Of note was that Former Federal Circuit Chief Judge Paul Michel offered significant testimony regarding the patent system that could be considered as criticizing legislative and judicial efforts towards reform. In a session focused on the impact of “bad patents,” the former chief judge endeavored to dispel perceptions of abuse and requested caution with the possibility of further disruption.
Chief Judge Paul Michel said:
Enforcement of valid and infringed patents, always very slow, and very expensive, has become much more so. Inter partes reviews have become less than Congressionally-intended “alternative to expensive court litigation” than the prelude to court action, adding some $500,000 per challenge and typically 2.5 years of delay, as suits are routinely stayed for the duration.
Eligibility law under the Alice/Mayo regime has become highly uncertain and unpredictable.
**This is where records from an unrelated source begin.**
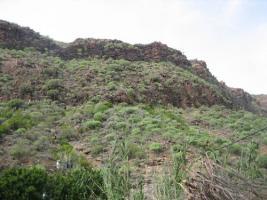 Foto 9 Bungalow zu vermieten Gran Canaria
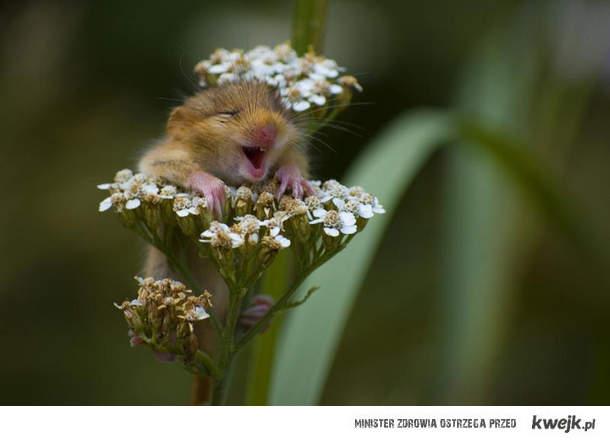 hamster-loves-flowers :)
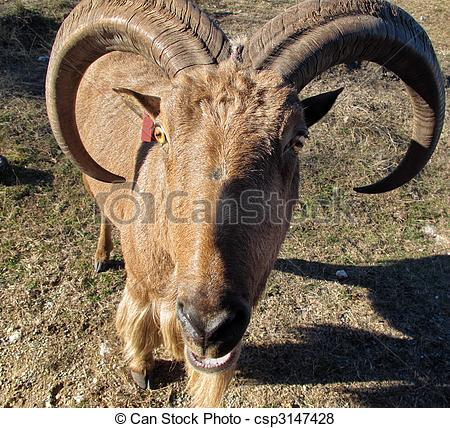 Aoudad Images and Stock Photos. 143 Aoudad photography and royalty.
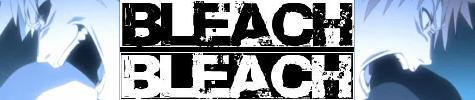 Bleach: The Brink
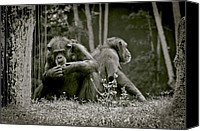 Unnatural Canvas Prints - Lovers Spat Amongst Primates Canvas Print by DigiArt Diaries by Vicky Browning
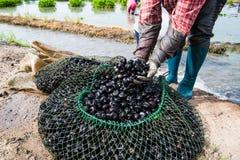 Agricoltore della mano che raccoglie waternut nel campo Immagini Stock Libere da Diritti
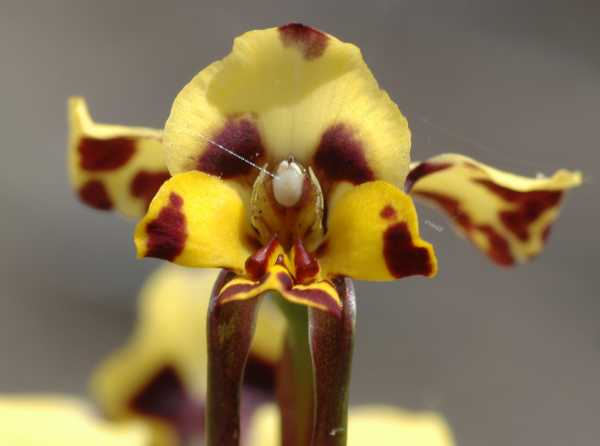 Diuris pardina photo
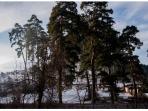 La foresta confinante con il giardino della villa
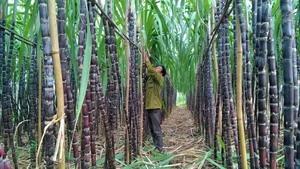 Sugarcane faces plummeting prices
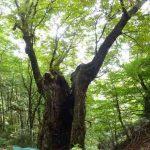 山で巨木に出会う楽しみ。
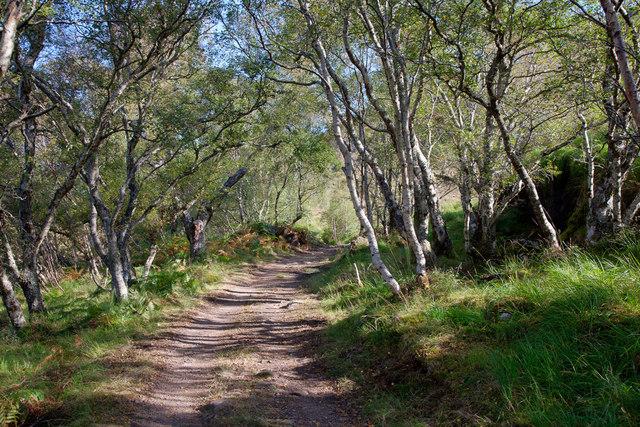 Track through the woodland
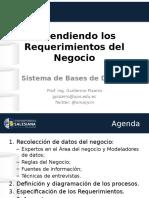 01b RequerimientosDelNegocio v1.0.0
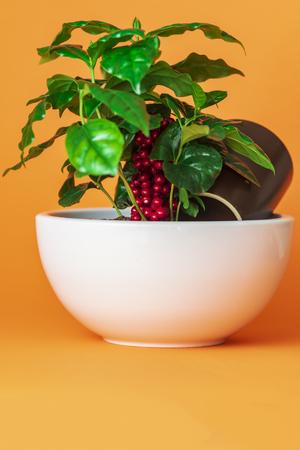 Coffee plant in white pot on orange background 版權商用圖片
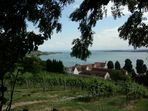 Bodensee (1)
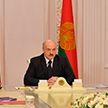 Ход строительства высокотехнологичного агропроизводства под Минском обсудили у Президента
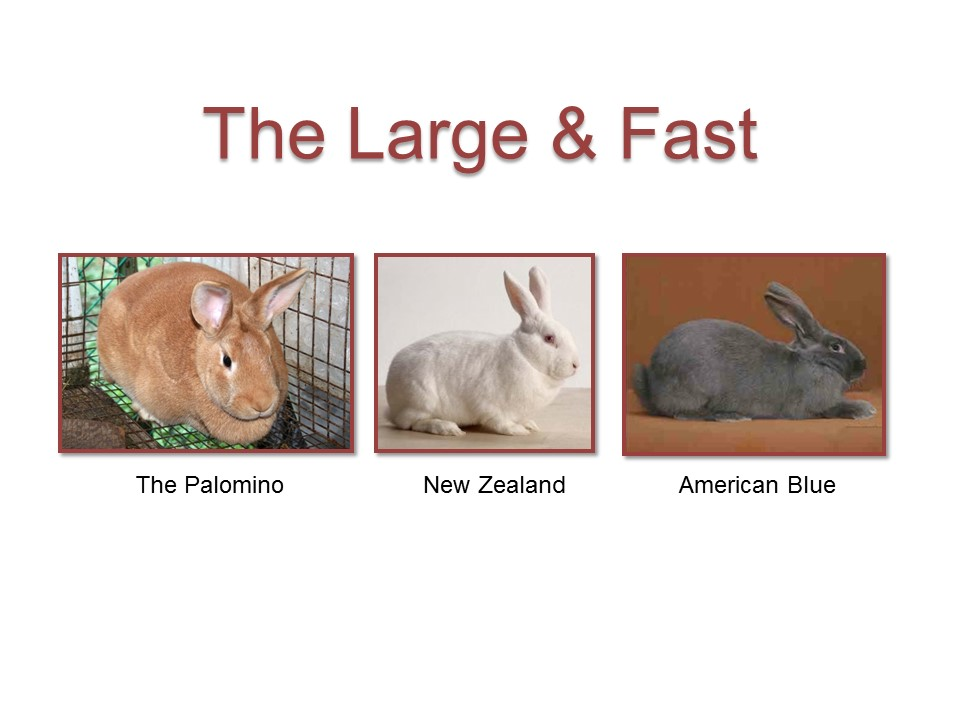 Meat Rabbit Breed Selection Hostile Hare Rabbits For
And results have been as inconsistent as unpredictable.
The net impact of these and related changes has convinced most investors that patents are now too unreliable as to validity, and too difficult to enforce, with excessive risk, delay and weak remedies.
Indeed, most owners of patents can no longer afford to enforce them. The majority have been priced out of our justice system. Experts opine that to enforce a small portfolio an owner needs $15 million in cash and $3 billion in market cap. So, wages now say that the “sport of kings”, horse racing, has been replaced by patent litigation.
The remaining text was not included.